WORK ORDER: Could you please reproduce all the records below exactly, leaving out the images?

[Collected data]
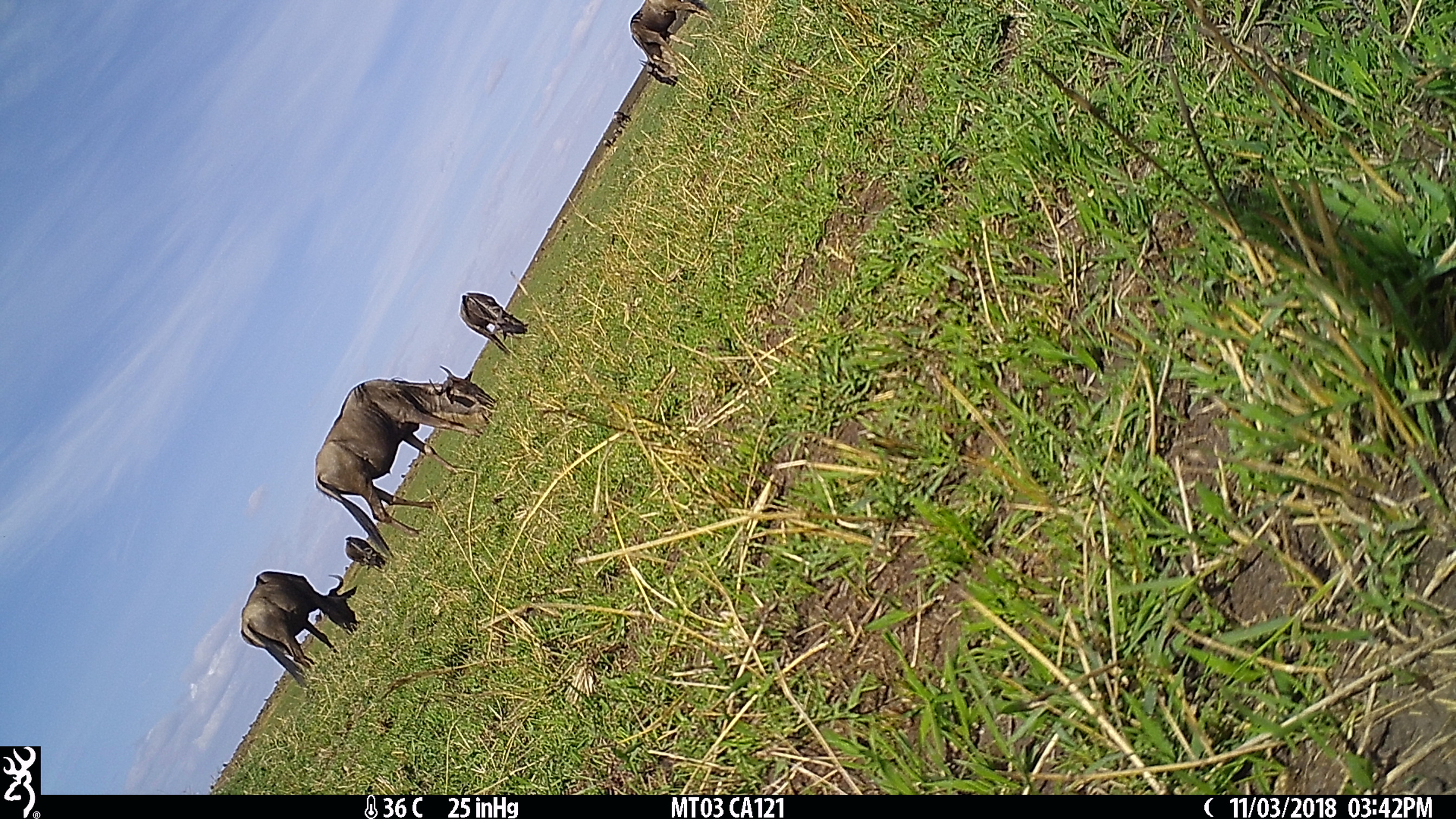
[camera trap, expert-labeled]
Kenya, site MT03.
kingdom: Animalia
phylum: Chordata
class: Mammalia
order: Artiodactyla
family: Bovidae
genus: Connochaetes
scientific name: Connochaetes taurinus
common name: blue wildebeest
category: wildebeest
Wildebeest (blue wildebeest) (Connochaetes taurinus).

ANSWER:
[camera trap, expert-labeled]
Kenya, site MT03.
kingdom: Animalia
phylum: Chordata
class: Mammalia
order: Artiodactyla
family: Bovidae
genus: Connochaetes
scientific name: Connochaetes taurinus
common name: blue wildebeest
category: wildebeest
Wildebeest (blue wildebeest) (Connochaetes taurinus).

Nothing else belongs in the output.